Hi,
I've noticed numerous situations where developers are writing Gremlin traversals that make use of data aggregation along the traverser's path. Typically, people will do path() and then "reduce" the data in the path to get the specific result they want out of the path. Unfortunately, this is inefficient as path calculations are expensive, unmergable, and such calculations are "post traversal" and not innate to the act of traversing. What does all that mean?
gremlin> g.V().as('x').outE().inV().jump('x',2).path{1.0}{it.value('weight')}
==>[1.0, 1.0, 1.0, 1.0, 1.0]
==>[1.0, 1.0, 1.0, 0.4, 1.0]
-------------------------------
gremlin> g.V().as('x').outE().inV().jump('x',2).path{1.0}{it.value('weight')}.map{it.get().objects().inject(1.0){a,b -> a * b}} // OLD WAY
==>1.0
==>0.4
gremlin> g.V().withSack{1.0f}.as('x').outE().sack(mult,'weight').inV().jump('x',2).sack() // NEW WAY
In the first example, we walk a path, get that path, then get data from the path elements to reduce to some single result -- i.e. the multiplied weights of the edges traversed.
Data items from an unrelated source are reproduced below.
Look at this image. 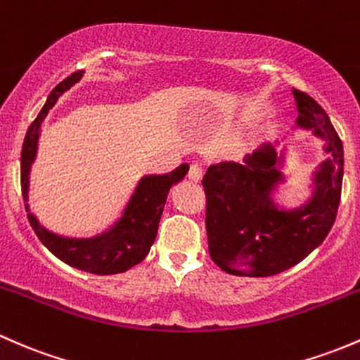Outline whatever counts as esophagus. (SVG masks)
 Segmentation results:
<instances>
[{"label": "esophagus", "instance_id": "34e87169", "mask_svg": "<svg viewBox=\"0 0 360 360\" xmlns=\"http://www.w3.org/2000/svg\"><path fill=\"white\" fill-rule=\"evenodd\" d=\"M188 179H191L192 181H201L202 180V166L198 165V162L191 165V169H188Z\"/></svg>", "mask_w": 360, "mask_h": 360}]
</instances>
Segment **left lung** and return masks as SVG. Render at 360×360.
<instances>
[{
    "label": "left lung",
    "mask_w": 360,
    "mask_h": 360,
    "mask_svg": "<svg viewBox=\"0 0 360 360\" xmlns=\"http://www.w3.org/2000/svg\"><path fill=\"white\" fill-rule=\"evenodd\" d=\"M296 117L291 131L305 129L322 142L326 159L310 173L309 198L284 206L276 194L291 179L284 169L290 149L262 143L243 162L224 161L207 168L206 232L211 260L232 276L269 277L309 257L331 231L343 180V143L321 105L292 90Z\"/></svg>",
    "instance_id": "8db88e82"
}]
</instances>
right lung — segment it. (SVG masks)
Returning a JSON list of instances; mask_svg holds the SVG:
<instances>
[{"label":"right lung","mask_w":360,"mask_h":360,"mask_svg":"<svg viewBox=\"0 0 360 360\" xmlns=\"http://www.w3.org/2000/svg\"><path fill=\"white\" fill-rule=\"evenodd\" d=\"M84 70L70 74L68 79L51 90L44 102L41 112L38 114L25 133L24 146L20 155V185L22 198L25 202L27 218L34 229L39 240L64 263L83 272L97 274V276H110L121 274L135 266L150 251L158 236L159 220L165 210L166 199L173 185L185 179L188 173V165H181L168 175H143L136 181L131 195L128 198L120 217L107 229L94 236H65L46 229L31 213L29 206V188H31V169L38 158L39 139H41L43 124L51 107L58 98L79 83Z\"/></svg>","instance_id":"1"}]
</instances>
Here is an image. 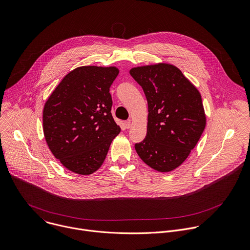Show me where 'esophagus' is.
Instances as JSON below:
<instances>
[{"label":"esophagus","mask_w":250,"mask_h":250,"mask_svg":"<svg viewBox=\"0 0 250 250\" xmlns=\"http://www.w3.org/2000/svg\"><path fill=\"white\" fill-rule=\"evenodd\" d=\"M125 125L126 128H130V126H131V121H126V122H125Z\"/></svg>","instance_id":"esophagus-1"}]
</instances>
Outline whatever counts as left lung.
<instances>
[{
  "mask_svg": "<svg viewBox=\"0 0 250 250\" xmlns=\"http://www.w3.org/2000/svg\"><path fill=\"white\" fill-rule=\"evenodd\" d=\"M130 75L148 103L146 137L134 145L155 171L171 172L186 161L206 125L198 89L177 66L160 62L132 67Z\"/></svg>",
  "mask_w": 250,
  "mask_h": 250,
  "instance_id": "1",
  "label": "left lung"
}]
</instances>
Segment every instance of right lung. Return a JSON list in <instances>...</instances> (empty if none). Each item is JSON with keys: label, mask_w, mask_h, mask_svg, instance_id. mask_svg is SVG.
<instances>
[{"label": "right lung", "mask_w": 250, "mask_h": 250, "mask_svg": "<svg viewBox=\"0 0 250 250\" xmlns=\"http://www.w3.org/2000/svg\"><path fill=\"white\" fill-rule=\"evenodd\" d=\"M116 66H79L68 72L45 103L43 131L53 155L78 175L96 172L121 127L113 119L110 87Z\"/></svg>", "instance_id": "obj_1"}]
</instances>
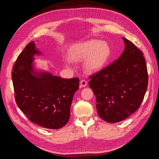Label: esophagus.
<instances>
[{
  "instance_id": "obj_1",
  "label": "esophagus",
  "mask_w": 159,
  "mask_h": 159,
  "mask_svg": "<svg viewBox=\"0 0 159 159\" xmlns=\"http://www.w3.org/2000/svg\"><path fill=\"white\" fill-rule=\"evenodd\" d=\"M87 84H88V82H87V81H86L85 80H81V81H80V85H81V87H85L86 85H87Z\"/></svg>"
}]
</instances>
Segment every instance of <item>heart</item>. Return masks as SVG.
I'll return each mask as SVG.
<instances>
[{"label":"heart","mask_w":159,"mask_h":159,"mask_svg":"<svg viewBox=\"0 0 159 159\" xmlns=\"http://www.w3.org/2000/svg\"><path fill=\"white\" fill-rule=\"evenodd\" d=\"M111 56V49L105 42L89 40L71 47L70 57L72 60L84 61V69L89 72L99 71L107 64Z\"/></svg>","instance_id":"obj_1"}]
</instances>
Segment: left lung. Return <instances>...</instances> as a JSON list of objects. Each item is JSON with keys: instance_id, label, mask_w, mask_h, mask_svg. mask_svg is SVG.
Masks as SVG:
<instances>
[{"instance_id": "left-lung-1", "label": "left lung", "mask_w": 159, "mask_h": 159, "mask_svg": "<svg viewBox=\"0 0 159 159\" xmlns=\"http://www.w3.org/2000/svg\"><path fill=\"white\" fill-rule=\"evenodd\" d=\"M125 49L113 63L89 76L99 116L107 123L125 119L139 108L148 85L143 52L123 38Z\"/></svg>"}]
</instances>
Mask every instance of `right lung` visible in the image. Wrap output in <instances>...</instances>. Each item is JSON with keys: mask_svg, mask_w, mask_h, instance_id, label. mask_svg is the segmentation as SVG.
Listing matches in <instances>:
<instances>
[{"mask_svg": "<svg viewBox=\"0 0 159 159\" xmlns=\"http://www.w3.org/2000/svg\"><path fill=\"white\" fill-rule=\"evenodd\" d=\"M40 54L31 42L18 56L12 73L15 101L30 121L46 129H57L69 121L79 78L63 79L47 72L34 71L33 56Z\"/></svg>", "mask_w": 159, "mask_h": 159, "instance_id": "obj_1", "label": "right lung"}]
</instances>
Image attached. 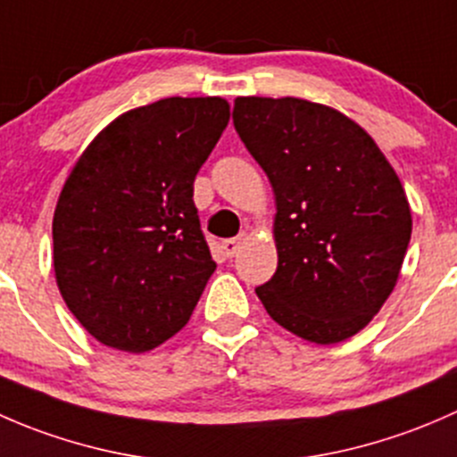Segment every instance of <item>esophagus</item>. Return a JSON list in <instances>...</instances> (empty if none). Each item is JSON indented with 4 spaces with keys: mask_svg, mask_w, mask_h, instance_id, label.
Segmentation results:
<instances>
[{
    "mask_svg": "<svg viewBox=\"0 0 457 457\" xmlns=\"http://www.w3.org/2000/svg\"><path fill=\"white\" fill-rule=\"evenodd\" d=\"M243 241H245V234H241V237H234V238H225V241H223V252H225V256L232 258L234 254H237V252L241 250Z\"/></svg>",
    "mask_w": 457,
    "mask_h": 457,
    "instance_id": "1",
    "label": "esophagus"
}]
</instances>
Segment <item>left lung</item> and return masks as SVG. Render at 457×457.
I'll return each mask as SVG.
<instances>
[{
  "label": "left lung",
  "instance_id": "left-lung-1",
  "mask_svg": "<svg viewBox=\"0 0 457 457\" xmlns=\"http://www.w3.org/2000/svg\"><path fill=\"white\" fill-rule=\"evenodd\" d=\"M232 121L276 196L278 267L256 287L262 307L318 345L358 334L394 292L411 238L398 174L327 105L238 96Z\"/></svg>",
  "mask_w": 457,
  "mask_h": 457
}]
</instances>
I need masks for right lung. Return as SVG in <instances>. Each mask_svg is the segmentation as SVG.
<instances>
[{
	"label": "right lung",
	"mask_w": 457,
	"mask_h": 457,
	"mask_svg": "<svg viewBox=\"0 0 457 457\" xmlns=\"http://www.w3.org/2000/svg\"><path fill=\"white\" fill-rule=\"evenodd\" d=\"M228 121L220 96H170L114 119L72 168L53 219L54 274L99 343L141 353L190 320L216 270L195 179Z\"/></svg>",
	"instance_id": "obj_1"
}]
</instances>
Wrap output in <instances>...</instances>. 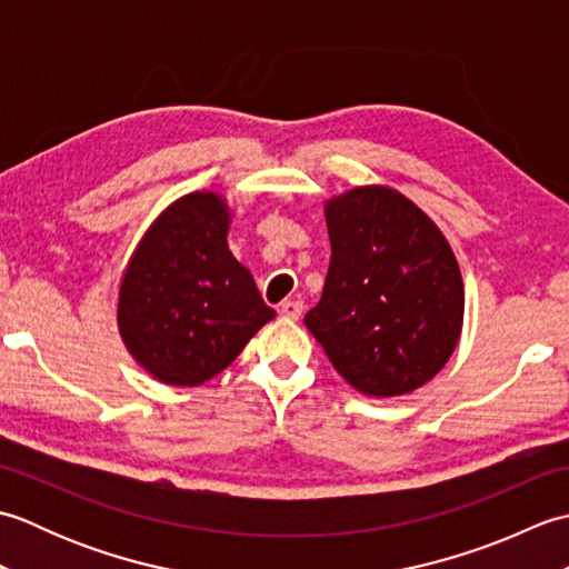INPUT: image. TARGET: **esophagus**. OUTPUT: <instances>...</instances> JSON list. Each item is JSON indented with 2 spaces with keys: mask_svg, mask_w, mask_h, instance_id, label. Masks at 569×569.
Listing matches in <instances>:
<instances>
[{
  "mask_svg": "<svg viewBox=\"0 0 569 569\" xmlns=\"http://www.w3.org/2000/svg\"><path fill=\"white\" fill-rule=\"evenodd\" d=\"M278 310H281V316L286 320H298L300 312H303V303H300V300H283Z\"/></svg>",
  "mask_w": 569,
  "mask_h": 569,
  "instance_id": "esophagus-1",
  "label": "esophagus"
}]
</instances>
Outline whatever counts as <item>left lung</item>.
<instances>
[{"mask_svg": "<svg viewBox=\"0 0 569 569\" xmlns=\"http://www.w3.org/2000/svg\"><path fill=\"white\" fill-rule=\"evenodd\" d=\"M325 222L332 259L306 328L359 393L393 398L420 389L462 335L465 283L450 241L389 186L330 198Z\"/></svg>", "mask_w": 569, "mask_h": 569, "instance_id": "8db88e82", "label": "left lung"}]
</instances>
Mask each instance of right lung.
Segmentation results:
<instances>
[{
    "mask_svg": "<svg viewBox=\"0 0 569 569\" xmlns=\"http://www.w3.org/2000/svg\"><path fill=\"white\" fill-rule=\"evenodd\" d=\"M229 222L232 210L220 192H188L156 217L131 253L117 328L156 381H210L276 318L227 247Z\"/></svg>",
    "mask_w": 569,
    "mask_h": 569,
    "instance_id": "obj_1",
    "label": "right lung"
}]
</instances>
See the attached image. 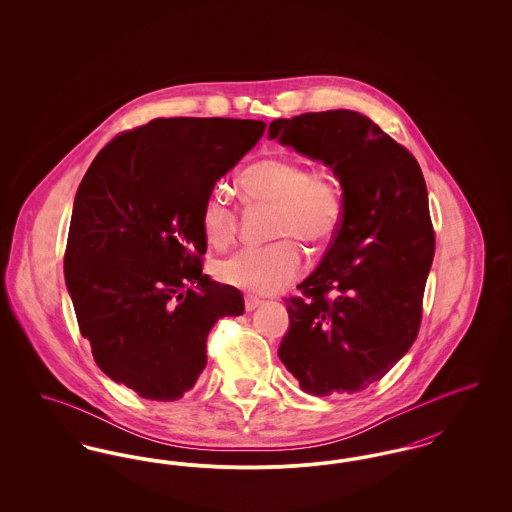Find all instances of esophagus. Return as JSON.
<instances>
[{
	"instance_id": "esophagus-1",
	"label": "esophagus",
	"mask_w": 512,
	"mask_h": 512,
	"mask_svg": "<svg viewBox=\"0 0 512 512\" xmlns=\"http://www.w3.org/2000/svg\"><path fill=\"white\" fill-rule=\"evenodd\" d=\"M263 301L253 295H245V311H255Z\"/></svg>"
}]
</instances>
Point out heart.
I'll return each mask as SVG.
<instances>
[{
    "mask_svg": "<svg viewBox=\"0 0 512 512\" xmlns=\"http://www.w3.org/2000/svg\"><path fill=\"white\" fill-rule=\"evenodd\" d=\"M245 205L272 207L270 238L274 244L249 245L220 259L213 267L220 282L245 292H278L297 280L305 268V253L295 240L320 245L330 242L343 217V194L334 171L326 165L303 163L295 157H265L240 172ZM201 230L207 242L226 247L240 228V209L220 190L201 205Z\"/></svg>",
    "mask_w": 512,
    "mask_h": 512,
    "instance_id": "obj_1",
    "label": "heart"
}]
</instances>
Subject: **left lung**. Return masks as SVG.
I'll return each mask as SVG.
<instances>
[{
    "mask_svg": "<svg viewBox=\"0 0 512 512\" xmlns=\"http://www.w3.org/2000/svg\"><path fill=\"white\" fill-rule=\"evenodd\" d=\"M268 136L332 167L343 190L338 232L286 299L278 357L311 395L366 390L420 330L436 251L424 176L407 147L355 111L276 119Z\"/></svg>",
    "mask_w": 512,
    "mask_h": 512,
    "instance_id": "1",
    "label": "left lung"
}]
</instances>
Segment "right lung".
Listing matches in <instances>:
<instances>
[{
    "mask_svg": "<svg viewBox=\"0 0 512 512\" xmlns=\"http://www.w3.org/2000/svg\"><path fill=\"white\" fill-rule=\"evenodd\" d=\"M267 124L174 117L103 147L74 197L65 280L99 368L144 399L176 401L207 365V336L244 315L240 290L203 274L201 205Z\"/></svg>",
    "mask_w": 512,
    "mask_h": 512,
    "instance_id": "right-lung-1",
    "label": "right lung"
}]
</instances>
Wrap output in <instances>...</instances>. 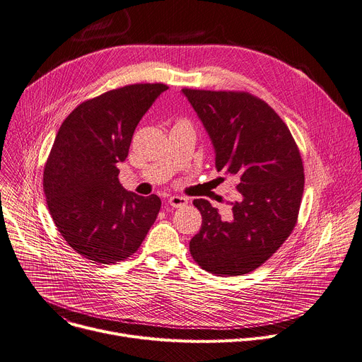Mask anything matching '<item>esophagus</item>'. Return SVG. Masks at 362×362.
Wrapping results in <instances>:
<instances>
[{"label":"esophagus","instance_id":"34e87169","mask_svg":"<svg viewBox=\"0 0 362 362\" xmlns=\"http://www.w3.org/2000/svg\"><path fill=\"white\" fill-rule=\"evenodd\" d=\"M187 204V199L183 198V196H170L169 198V205L173 208H182Z\"/></svg>","mask_w":362,"mask_h":362}]
</instances>
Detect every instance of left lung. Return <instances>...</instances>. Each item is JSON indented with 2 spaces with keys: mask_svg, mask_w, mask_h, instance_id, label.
I'll return each instance as SVG.
<instances>
[{
  "mask_svg": "<svg viewBox=\"0 0 362 362\" xmlns=\"http://www.w3.org/2000/svg\"><path fill=\"white\" fill-rule=\"evenodd\" d=\"M211 139L218 172L234 177L240 201L221 216L194 199L202 228L189 244L198 264L216 276L259 267L291 234L305 186L303 164L287 125L247 92L182 89Z\"/></svg>",
  "mask_w": 362,
  "mask_h": 362,
  "instance_id": "left-lung-1",
  "label": "left lung"
}]
</instances>
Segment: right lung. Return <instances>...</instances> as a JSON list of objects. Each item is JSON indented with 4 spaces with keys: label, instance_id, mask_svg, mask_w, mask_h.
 Masks as SVG:
<instances>
[{
    "label": "right lung",
    "instance_id": "add662e5",
    "mask_svg": "<svg viewBox=\"0 0 362 362\" xmlns=\"http://www.w3.org/2000/svg\"><path fill=\"white\" fill-rule=\"evenodd\" d=\"M163 83H136L78 105L60 125L47 158L43 187L50 215L78 254L101 264L133 255L154 223L161 201L118 180L134 131Z\"/></svg>",
    "mask_w": 362,
    "mask_h": 362
}]
</instances>
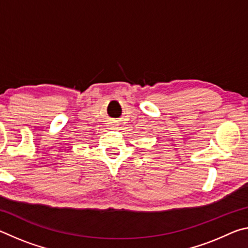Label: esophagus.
I'll return each mask as SVG.
<instances>
[{"instance_id": "1", "label": "esophagus", "mask_w": 248, "mask_h": 248, "mask_svg": "<svg viewBox=\"0 0 248 248\" xmlns=\"http://www.w3.org/2000/svg\"><path fill=\"white\" fill-rule=\"evenodd\" d=\"M110 127H111V128H112V129H114V128H115V127H116V125H115V124H111V125H110Z\"/></svg>"}]
</instances>
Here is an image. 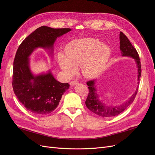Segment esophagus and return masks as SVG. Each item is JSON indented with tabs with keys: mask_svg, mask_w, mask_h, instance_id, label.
I'll list each match as a JSON object with an SVG mask.
<instances>
[{
	"mask_svg": "<svg viewBox=\"0 0 155 155\" xmlns=\"http://www.w3.org/2000/svg\"><path fill=\"white\" fill-rule=\"evenodd\" d=\"M79 83V82L78 81H72L71 82H70V86H74V85H78V84Z\"/></svg>",
	"mask_w": 155,
	"mask_h": 155,
	"instance_id": "1",
	"label": "esophagus"
}]
</instances>
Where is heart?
<instances>
[{
  "mask_svg": "<svg viewBox=\"0 0 155 155\" xmlns=\"http://www.w3.org/2000/svg\"><path fill=\"white\" fill-rule=\"evenodd\" d=\"M65 54L58 55L59 66L68 76H72L81 67L83 76L96 78L102 72L111 55L110 48L96 38H84L70 42Z\"/></svg>",
  "mask_w": 155,
  "mask_h": 155,
  "instance_id": "obj_1",
  "label": "heart"
}]
</instances>
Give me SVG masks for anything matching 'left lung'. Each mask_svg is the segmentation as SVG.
Returning a JSON list of instances; mask_svg holds the SVG:
<instances>
[{
  "mask_svg": "<svg viewBox=\"0 0 155 155\" xmlns=\"http://www.w3.org/2000/svg\"><path fill=\"white\" fill-rule=\"evenodd\" d=\"M120 48L122 56H128L134 59L135 62L138 67V84L139 83L140 78L141 76L142 70L141 63H140V58L137 50L130 43L127 36L124 34L123 32L120 33ZM87 85L88 86L89 93L85 101V104L88 109L98 116L104 117V118H110L112 116L118 115L125 110L132 103L137 96L138 87L137 88L135 92L130 97L128 100H127L124 104L118 105H107L104 103L101 102L99 99L97 94L96 86L95 85V80H91L87 82Z\"/></svg>",
  "mask_w": 155,
  "mask_h": 155,
  "instance_id": "left-lung-1",
  "label": "left lung"
}]
</instances>
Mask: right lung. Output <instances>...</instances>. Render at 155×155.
Listing matches in <instances>:
<instances>
[{
    "instance_id": "right-lung-1",
    "label": "right lung",
    "mask_w": 155,
    "mask_h": 155,
    "mask_svg": "<svg viewBox=\"0 0 155 155\" xmlns=\"http://www.w3.org/2000/svg\"><path fill=\"white\" fill-rule=\"evenodd\" d=\"M70 30L41 26L25 38L17 50L13 68V92L18 101L33 114L46 115L53 112L70 85L58 81L50 71L34 76L30 68L29 56L39 47L53 50L57 37Z\"/></svg>"
}]
</instances>
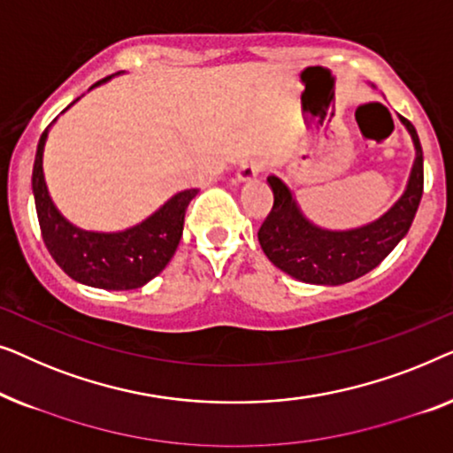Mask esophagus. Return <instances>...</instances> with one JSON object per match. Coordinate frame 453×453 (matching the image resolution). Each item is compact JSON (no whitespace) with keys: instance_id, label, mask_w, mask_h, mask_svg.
<instances>
[{"instance_id":"34e87169","label":"esophagus","mask_w":453,"mask_h":453,"mask_svg":"<svg viewBox=\"0 0 453 453\" xmlns=\"http://www.w3.org/2000/svg\"><path fill=\"white\" fill-rule=\"evenodd\" d=\"M263 170V162L260 160H246L240 164L238 168V180H252V178H257L258 172Z\"/></svg>"}]
</instances>
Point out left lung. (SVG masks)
Returning a JSON list of instances; mask_svg holds the SVG:
<instances>
[{"label": "left lung", "instance_id": "1", "mask_svg": "<svg viewBox=\"0 0 453 453\" xmlns=\"http://www.w3.org/2000/svg\"><path fill=\"white\" fill-rule=\"evenodd\" d=\"M400 119L415 142V165L404 195L373 224L347 232L311 226L299 211L291 190L277 176L266 178L275 201L258 229V242L277 269L305 283L342 285L375 269L404 238L423 196V150L411 120Z\"/></svg>", "mask_w": 453, "mask_h": 453}]
</instances>
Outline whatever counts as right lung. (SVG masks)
<instances>
[{
  "label": "right lung",
  "mask_w": 453,
  "mask_h": 453,
  "mask_svg": "<svg viewBox=\"0 0 453 453\" xmlns=\"http://www.w3.org/2000/svg\"><path fill=\"white\" fill-rule=\"evenodd\" d=\"M106 80H111V75L94 86L104 84ZM47 133L49 127L38 139L33 193L44 246L55 263L75 281L100 289H137L160 275L174 257L178 242L182 238L184 213L199 190L188 188L174 195L151 218L125 232H86L69 224L57 211L49 196L42 174V150Z\"/></svg>",
  "instance_id": "add662e5"
}]
</instances>
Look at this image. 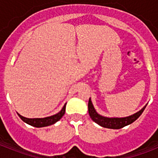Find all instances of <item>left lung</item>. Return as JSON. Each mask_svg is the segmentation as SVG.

In the second example, as we walk, we multiply the weight value to the traverser's current "sack" which was initialized to 1.0f via withSack() -- i.e. on the fly reduction.
One the the primary boons of using sack() over path() is that there is less memory usage and with merge operators, scalable path analysis in OLAP situations.
You can read some more examples on the SNAPSHOT docs:
Use cases:
1. Decaying energy algorithms (Gremlin's are no longer discrete but can be modulated by an "energy sack").
2. Graph data harvesting (Gremlin's can pick up data as they walk).
3. In-process path analysis -- as paths are walked, statistics can be gleaned and processed.
Finally, for those wanting to know the difference between sideEffects and sacks:
Sacks are traverser local data structures.
SideEffects are traversal global data structures.